I consider the Supertunia petunia one of the best flowering annuals for our climate for spring into early summer and in the fall. In the spring, I look for hanging baskets as soon as they become available at local garden centers or home improvement stores. The plants will bloom from spring to fall, depending on the site and soil, without quitting or requiring deadheading. The broad color palette offers a choice for every taste. The blooms attract both butterflies and hummingbirds. Supertunias look fabulous in large containers, but they also do well in hanging baskets and when planted directly into the landscape.

This year, I purchased hanging baskets in early April. I brought them home and carefully removed the plants, transplanting them into a favorite large planter which I constructed using leftover Trex from a deck project. All my containers are filled with a good quality all-purpose potting mix such as Black Gold, Miracle-Gro, or Proven Winners. My site location gets 6-8 hours of sunlight in the morning and early afternoon. I am considering placing a light trellis over my Trex planter this year as it gets more afternoon sun than petunias can handle in our high heat and humidity. It will be the first attempt in a long time to keep petunias throughout the summer. With only $40 invested, it is worth a try.

Here are some tips from Proven Winners for keeping Supertunias looking their best.

• Plant in a site with at least six hours of direct sun but try to find a spot with morning sun rather than afternoon sun. If you can provide filtered shade in the afternoons, that will also work.

• Provide consistent moisture. These plants are heavy consumers and soil can quickly dry out.
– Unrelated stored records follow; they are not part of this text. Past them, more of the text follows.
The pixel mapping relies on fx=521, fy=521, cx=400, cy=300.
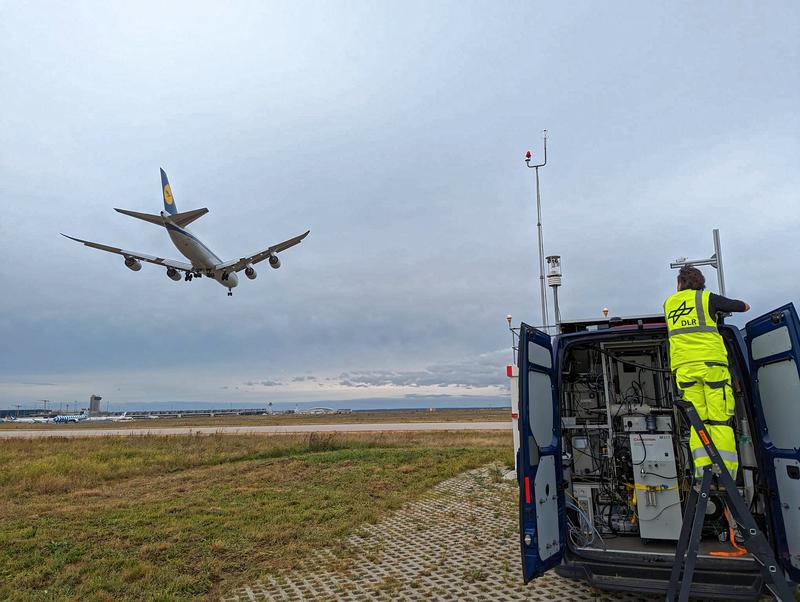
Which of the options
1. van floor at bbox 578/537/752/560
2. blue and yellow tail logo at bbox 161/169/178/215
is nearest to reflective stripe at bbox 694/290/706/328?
van floor at bbox 578/537/752/560

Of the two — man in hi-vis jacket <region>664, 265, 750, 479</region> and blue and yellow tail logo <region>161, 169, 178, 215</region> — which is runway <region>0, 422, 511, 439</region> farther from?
man in hi-vis jacket <region>664, 265, 750, 479</region>

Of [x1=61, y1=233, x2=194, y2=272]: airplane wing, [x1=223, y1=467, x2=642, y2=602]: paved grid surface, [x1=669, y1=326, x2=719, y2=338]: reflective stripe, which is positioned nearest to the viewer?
[x1=669, y1=326, x2=719, y2=338]: reflective stripe

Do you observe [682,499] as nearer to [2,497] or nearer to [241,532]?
[241,532]

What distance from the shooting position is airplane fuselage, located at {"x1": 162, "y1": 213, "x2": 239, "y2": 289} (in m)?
19.2

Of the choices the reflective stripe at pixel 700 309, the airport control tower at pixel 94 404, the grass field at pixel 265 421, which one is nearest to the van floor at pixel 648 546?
the reflective stripe at pixel 700 309

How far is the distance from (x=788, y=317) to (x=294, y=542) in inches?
227

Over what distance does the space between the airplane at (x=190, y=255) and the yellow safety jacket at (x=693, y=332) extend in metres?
17.4

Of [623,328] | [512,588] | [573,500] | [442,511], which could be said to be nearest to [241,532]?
[442,511]

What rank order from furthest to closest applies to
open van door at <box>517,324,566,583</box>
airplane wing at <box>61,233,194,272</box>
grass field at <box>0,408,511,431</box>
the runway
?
grass field at <box>0,408,511,431</box> < the runway < airplane wing at <box>61,233,194,272</box> < open van door at <box>517,324,566,583</box>

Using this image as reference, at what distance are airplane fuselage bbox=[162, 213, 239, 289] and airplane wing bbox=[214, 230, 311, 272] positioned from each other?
1.09 feet

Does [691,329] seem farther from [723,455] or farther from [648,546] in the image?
[648,546]

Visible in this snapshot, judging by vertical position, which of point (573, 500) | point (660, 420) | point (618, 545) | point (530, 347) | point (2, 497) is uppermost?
point (530, 347)

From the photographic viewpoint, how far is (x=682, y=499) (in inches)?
177

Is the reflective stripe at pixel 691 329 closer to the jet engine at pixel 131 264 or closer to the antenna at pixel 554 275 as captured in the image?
the antenna at pixel 554 275
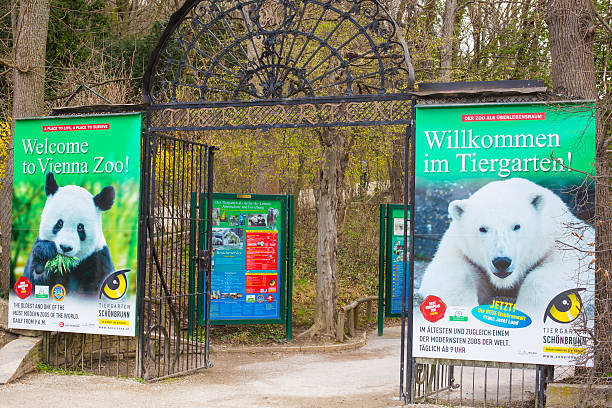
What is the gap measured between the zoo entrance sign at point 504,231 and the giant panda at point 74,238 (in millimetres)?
4035

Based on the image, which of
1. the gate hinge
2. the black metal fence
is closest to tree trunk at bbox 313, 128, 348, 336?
the black metal fence

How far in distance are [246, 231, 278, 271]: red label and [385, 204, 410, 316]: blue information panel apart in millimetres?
2461

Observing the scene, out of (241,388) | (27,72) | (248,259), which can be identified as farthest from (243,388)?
(27,72)

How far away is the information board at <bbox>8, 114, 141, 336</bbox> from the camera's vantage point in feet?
30.2

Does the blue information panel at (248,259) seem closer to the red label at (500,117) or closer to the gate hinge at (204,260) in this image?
the gate hinge at (204,260)

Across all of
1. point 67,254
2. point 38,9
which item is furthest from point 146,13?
point 67,254

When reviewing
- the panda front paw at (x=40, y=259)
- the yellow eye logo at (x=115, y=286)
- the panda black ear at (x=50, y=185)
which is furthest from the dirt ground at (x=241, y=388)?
the panda black ear at (x=50, y=185)

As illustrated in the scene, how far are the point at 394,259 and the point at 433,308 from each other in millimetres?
6883

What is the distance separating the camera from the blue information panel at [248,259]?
42.0ft

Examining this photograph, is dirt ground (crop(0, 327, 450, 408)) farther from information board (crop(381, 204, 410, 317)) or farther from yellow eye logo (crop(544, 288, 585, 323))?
information board (crop(381, 204, 410, 317))

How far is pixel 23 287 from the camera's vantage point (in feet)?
32.0

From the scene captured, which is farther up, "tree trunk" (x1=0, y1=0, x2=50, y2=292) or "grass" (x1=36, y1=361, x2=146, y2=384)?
"tree trunk" (x1=0, y1=0, x2=50, y2=292)

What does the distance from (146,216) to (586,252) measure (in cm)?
512

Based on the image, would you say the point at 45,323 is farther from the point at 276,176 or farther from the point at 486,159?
the point at 276,176
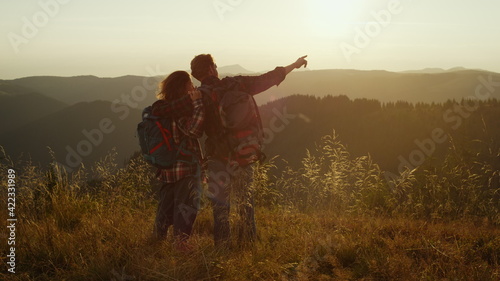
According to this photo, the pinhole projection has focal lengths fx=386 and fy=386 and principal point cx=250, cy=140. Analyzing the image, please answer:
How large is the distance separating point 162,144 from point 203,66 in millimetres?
942

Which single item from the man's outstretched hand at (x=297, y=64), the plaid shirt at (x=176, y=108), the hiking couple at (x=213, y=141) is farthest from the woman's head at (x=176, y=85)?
the man's outstretched hand at (x=297, y=64)

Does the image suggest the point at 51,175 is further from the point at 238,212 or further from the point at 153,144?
the point at 238,212

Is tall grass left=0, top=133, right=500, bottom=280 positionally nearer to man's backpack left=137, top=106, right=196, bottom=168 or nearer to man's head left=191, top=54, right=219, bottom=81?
man's backpack left=137, top=106, right=196, bottom=168

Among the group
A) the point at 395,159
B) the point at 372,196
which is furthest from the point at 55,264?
the point at 395,159

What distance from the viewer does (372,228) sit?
5.21 meters

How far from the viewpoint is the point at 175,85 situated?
4078 millimetres

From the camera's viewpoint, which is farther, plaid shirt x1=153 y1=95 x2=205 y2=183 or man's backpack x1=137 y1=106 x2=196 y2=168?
man's backpack x1=137 y1=106 x2=196 y2=168

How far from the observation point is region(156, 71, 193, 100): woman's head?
13.4ft

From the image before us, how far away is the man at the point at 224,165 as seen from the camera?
407 centimetres

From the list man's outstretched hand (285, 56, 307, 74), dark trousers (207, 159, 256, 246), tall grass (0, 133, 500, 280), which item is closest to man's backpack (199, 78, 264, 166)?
dark trousers (207, 159, 256, 246)

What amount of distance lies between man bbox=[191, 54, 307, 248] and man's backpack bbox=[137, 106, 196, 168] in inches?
11.3

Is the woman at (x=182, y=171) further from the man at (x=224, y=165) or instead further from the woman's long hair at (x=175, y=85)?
the man at (x=224, y=165)

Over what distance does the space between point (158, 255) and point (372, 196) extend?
153 inches

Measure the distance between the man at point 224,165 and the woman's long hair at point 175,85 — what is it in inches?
6.7
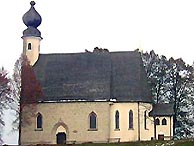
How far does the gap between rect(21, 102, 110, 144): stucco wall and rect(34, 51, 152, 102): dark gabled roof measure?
1012mm

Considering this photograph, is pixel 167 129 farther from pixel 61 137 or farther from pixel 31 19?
pixel 31 19

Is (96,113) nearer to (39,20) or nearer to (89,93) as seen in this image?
(89,93)

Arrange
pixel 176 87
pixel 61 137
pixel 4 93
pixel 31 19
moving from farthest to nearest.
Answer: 1. pixel 176 87
2. pixel 31 19
3. pixel 61 137
4. pixel 4 93

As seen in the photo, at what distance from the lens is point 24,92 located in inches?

A drip watering system can help keep soil consistently moist.

• Feed your plants often. Petunias are hungry feeders. Feed them often with a water-soluble fertilizer every third watering. You can supplement with a slow-release encapsulated fertilizer such as Osmocote.

• Prune lightly in midsummer, cutting off no more that 20% of the plant. It will cause the plant to be without blooms for the next week, but the flowers come back quickly. Follow up with a late summer or early fall trimming to keep Supertunia blooming into the fall months.

Gardening is always an adventure. Over the years, I have moved away from in ground plantings of annuals to container gardening. It’s a low-cost method of gardening that allows for a great amount of experimentation where “mistakes” can be replanted without a great amount of effort or cost. If my attempt to keep Supertunias blooming through the dog days of August and September fails, I can replant! There is always an alternative solution and really no excuse for not having year-round flowers in coastal Georgia!